During development of a pipeline in Halide, I want to avoid unnecessary checks on buffer layouts. I know I can turn off the majority of assertions using the 'no_asserts' target feature.
However, I generated the following simple code:
#define LUT_SIZE 17 /* Size in each dimension of the 4D LUT */
class ApplyLut : public Halide::Generator<ApplyLut> {
public:
// We declare the Inputs to the Halide pipeline as public
// member variables. They'll appear in the signature of our generated
// function in the same order as we declare them.

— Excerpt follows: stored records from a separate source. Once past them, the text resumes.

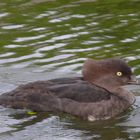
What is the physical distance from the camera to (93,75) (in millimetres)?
14336

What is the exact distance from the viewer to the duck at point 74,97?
45.8 ft

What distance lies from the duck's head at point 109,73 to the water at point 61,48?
1.52 ft

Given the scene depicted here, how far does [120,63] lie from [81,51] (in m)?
2.81

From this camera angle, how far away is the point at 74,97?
14016 mm

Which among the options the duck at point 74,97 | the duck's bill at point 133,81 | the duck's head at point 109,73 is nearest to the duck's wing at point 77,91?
the duck at point 74,97

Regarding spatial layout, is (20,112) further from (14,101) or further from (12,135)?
(12,135)

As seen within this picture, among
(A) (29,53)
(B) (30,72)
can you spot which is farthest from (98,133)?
(A) (29,53)

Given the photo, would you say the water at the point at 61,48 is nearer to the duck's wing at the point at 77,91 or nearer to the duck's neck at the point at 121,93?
the duck's neck at the point at 121,93

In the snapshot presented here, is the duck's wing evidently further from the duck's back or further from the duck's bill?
the duck's bill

Input < Buffer<uint8_t>> Lut { "Lut" , 1}; // LUT to apply
Input < Buffer<int>> indexToLut { "indexToLut" , 1}; // Precalculated mapping of uint8_t to LUT index
Input < Buffer<uint8_t >> inputImageLine { "inputImageLine" , 1}; // Input line
Output< Buffer<uint8_t >> outputImageLine { "outputImageLine", 1}; // Output line
void generate();
};
HALIDE_REGISTER_GENERATOR(ApplyLut, outputImageLine)
void ApplyLut::generate()
{
Var x("x");
outputImageLine(x) = Lut(clamp(indexToLut(inputImageLine(x)), 0, LUT_SIZE));
inputImageLine .dim(0).set_min(0); // Input image sample index
inputImageLine .dim(0).set_stride(1); // Input image sample index
outputImageLine.dim(0).set_bounds(0, inputImageLine.dim(0).extent()); // Output line matches input line
outputImageLine.dim(0).set_stride( inputImageLine.dim(0).stride()); // Output line matches input line
Lut .dim(0).set_bounds(0, LUT_SIZE); //iccLut[...]: , limited number of values
Lut .dim(0).set_stride(1); //iccLut[...]: , limited number of values
indexToLut .dim(0).set_bounds(0, 256); //chan4_offset[...]: value index: 256 values
indexToLut .dim(0).set_stride(1); //chan4_offset[...]: value index: 256 values
}
Among others, I used the target feature 'no_assert' during generation (as can be seen in the output). I then get the following output code:
module name=applyIccProfile, target=x86-64-windows-disable_llvm_loop_opt-mingw-no_asserts-no_bounds_query-no_runtime-sse41 {
func applyIccProfile(Lut, indexToLut, inputImageLine, outputImageLine) {
assert((reinterpret(outputImageLine.buffer) != (uint64)0), halide_error_buffer_argument_is_null("outputImageLine"))
assert((reinterpret(inputImageLine.buffer) != (uint64)0), halide_error_buffer_argument_is_null("inputImageLine"))
assert((reinterpret(indexToLut.buffer) != (uint64)0), halide_error_buffer_argument_is_null("indexToLut"))
assert((reinterpret(Lut.buffer) != (uint64)0), halide_error_buffer_argument_is_null("Lut"))
let Lut = _halide_buffer_get_host(Lut.buffer)
let Lut.min.0 = _halide_buffer_get_min(Lut.buffer, 0)
let Lut.extent.0 = _halide_buffer_get_extent(Lut.buffer, 0)
let Lut.stride.0 = _halide_buffer_get_stride(Lut.buffer, 0)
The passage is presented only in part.